Exercise goal: Lay out the lines of the records below as a Markdown table with the columns "Row" and "Text", numbering the rows and skipping blank lines. Begin at the line that has "How far is the" and continue through the end of the records, leaving the pictures out.

Questions about pictured scenes
_ _ _ _ _

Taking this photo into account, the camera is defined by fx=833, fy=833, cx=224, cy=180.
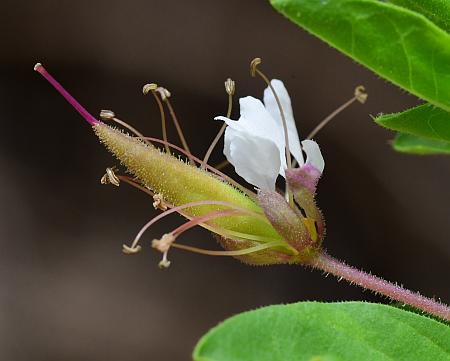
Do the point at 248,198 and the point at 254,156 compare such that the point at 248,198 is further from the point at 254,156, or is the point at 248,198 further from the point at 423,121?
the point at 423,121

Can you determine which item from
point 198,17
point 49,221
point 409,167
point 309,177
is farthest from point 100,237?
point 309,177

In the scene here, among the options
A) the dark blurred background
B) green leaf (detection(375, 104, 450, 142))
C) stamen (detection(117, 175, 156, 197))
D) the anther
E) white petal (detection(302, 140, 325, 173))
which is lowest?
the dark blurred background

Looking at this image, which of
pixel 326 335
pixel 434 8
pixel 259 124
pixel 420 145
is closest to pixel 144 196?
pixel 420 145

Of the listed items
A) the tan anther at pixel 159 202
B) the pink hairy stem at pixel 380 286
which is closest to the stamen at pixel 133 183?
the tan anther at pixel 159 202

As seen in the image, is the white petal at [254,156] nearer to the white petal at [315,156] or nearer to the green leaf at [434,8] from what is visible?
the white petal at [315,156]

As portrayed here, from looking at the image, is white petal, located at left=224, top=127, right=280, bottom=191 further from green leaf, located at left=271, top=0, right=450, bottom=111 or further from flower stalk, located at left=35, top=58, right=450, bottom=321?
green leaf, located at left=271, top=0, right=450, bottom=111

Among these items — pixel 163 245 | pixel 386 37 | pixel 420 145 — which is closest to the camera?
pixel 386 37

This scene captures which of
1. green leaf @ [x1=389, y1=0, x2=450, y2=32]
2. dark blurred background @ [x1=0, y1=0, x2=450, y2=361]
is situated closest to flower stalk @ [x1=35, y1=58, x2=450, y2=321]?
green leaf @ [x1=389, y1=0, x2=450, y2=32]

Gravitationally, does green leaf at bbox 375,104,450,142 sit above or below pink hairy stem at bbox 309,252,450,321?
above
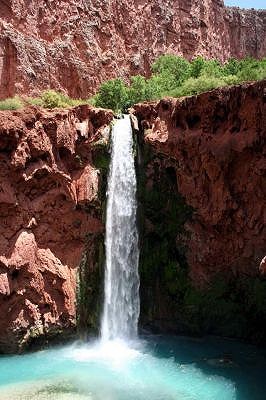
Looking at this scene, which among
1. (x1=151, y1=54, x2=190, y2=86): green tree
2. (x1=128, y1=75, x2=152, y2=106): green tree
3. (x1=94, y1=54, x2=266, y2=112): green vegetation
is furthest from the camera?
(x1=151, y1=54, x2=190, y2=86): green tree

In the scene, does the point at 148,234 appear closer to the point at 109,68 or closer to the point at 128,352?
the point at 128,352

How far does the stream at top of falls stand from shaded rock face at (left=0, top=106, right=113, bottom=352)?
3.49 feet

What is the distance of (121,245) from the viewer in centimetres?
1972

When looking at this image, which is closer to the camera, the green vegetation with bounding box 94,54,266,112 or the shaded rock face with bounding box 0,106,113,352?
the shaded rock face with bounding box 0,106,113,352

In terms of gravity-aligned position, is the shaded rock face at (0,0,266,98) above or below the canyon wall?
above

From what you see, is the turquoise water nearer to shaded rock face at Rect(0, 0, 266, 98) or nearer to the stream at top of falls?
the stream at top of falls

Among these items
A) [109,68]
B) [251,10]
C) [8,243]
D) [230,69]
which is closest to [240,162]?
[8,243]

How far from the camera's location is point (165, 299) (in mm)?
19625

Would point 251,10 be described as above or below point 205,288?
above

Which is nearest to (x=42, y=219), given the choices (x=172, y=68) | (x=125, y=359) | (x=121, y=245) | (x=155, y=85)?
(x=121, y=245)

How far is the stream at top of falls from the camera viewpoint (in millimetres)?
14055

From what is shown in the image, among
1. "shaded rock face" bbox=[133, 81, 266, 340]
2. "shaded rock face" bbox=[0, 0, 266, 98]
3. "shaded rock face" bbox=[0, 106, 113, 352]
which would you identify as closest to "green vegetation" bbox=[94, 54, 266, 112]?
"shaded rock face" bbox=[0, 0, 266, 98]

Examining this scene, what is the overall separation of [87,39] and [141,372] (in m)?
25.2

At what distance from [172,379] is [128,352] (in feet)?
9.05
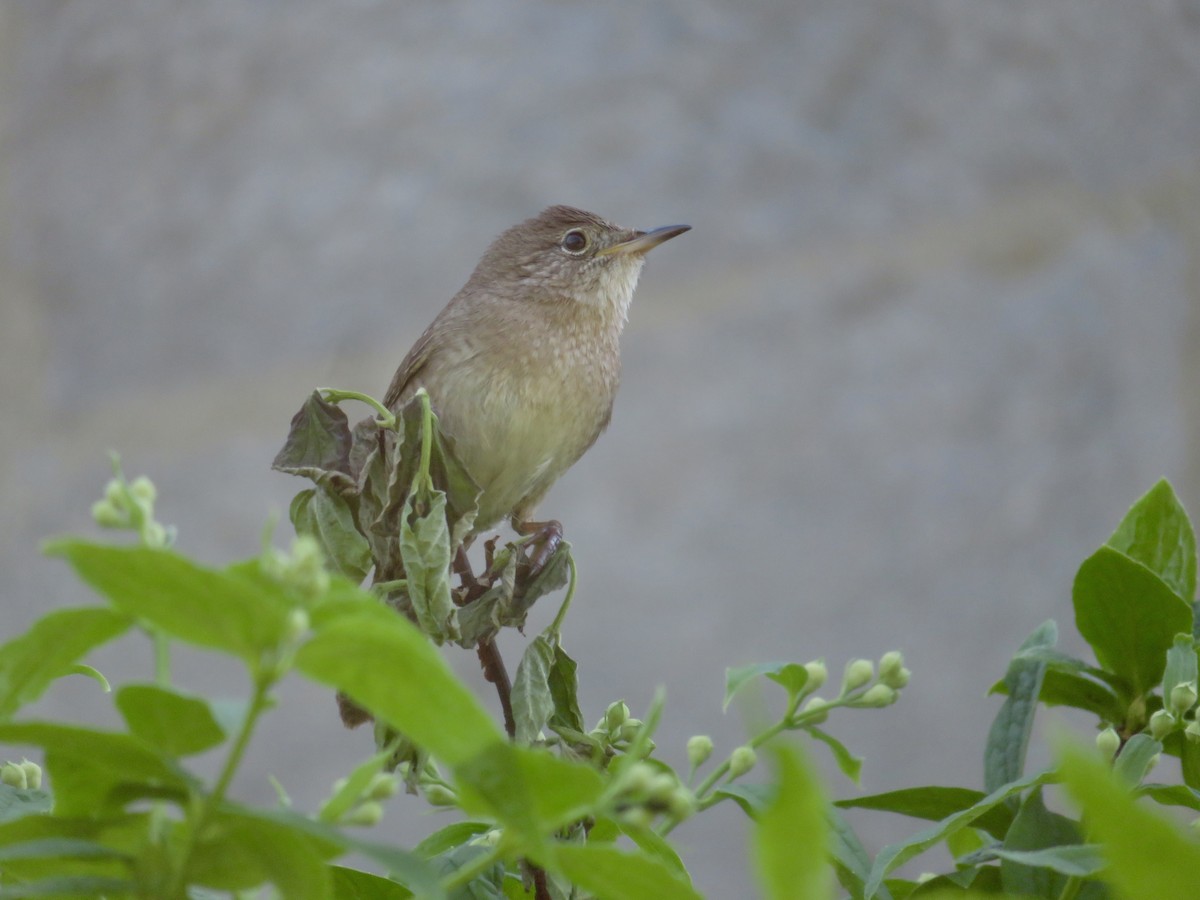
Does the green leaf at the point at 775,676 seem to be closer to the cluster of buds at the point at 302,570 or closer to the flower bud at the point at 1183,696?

_ _ _ _ _

Full solution:
| Row | Text |
|---|---|
| 1 | How far is the stream at top of falls from the camera viewpoint (in millimetres)? |
| 2 | 14055 |
| 3 | From what is shown in the image, among |
| 4 | 1. "shaded rock face" bbox=[133, 81, 266, 340] |
| 5 | 2. "shaded rock face" bbox=[0, 0, 266, 98] |
| 6 | 3. "shaded rock face" bbox=[0, 106, 113, 352] |
| 7 | which would you identify as closest to "green vegetation" bbox=[94, 54, 266, 112]? |
| 8 | "shaded rock face" bbox=[0, 0, 266, 98] |
| 9 | Examining this scene, what is the overall separation of [87,39] and [141,372] (in m)? |
| 10 | 25.2 |
| 11 | At what distance from [172,379] is [128,352] (in feet)? |
| 12 | 9.05 |
| 13 | Does the green leaf at the point at 775,676 seem to be closer to the cluster of buds at the point at 302,570 or closer to the flower bud at the point at 1183,696? |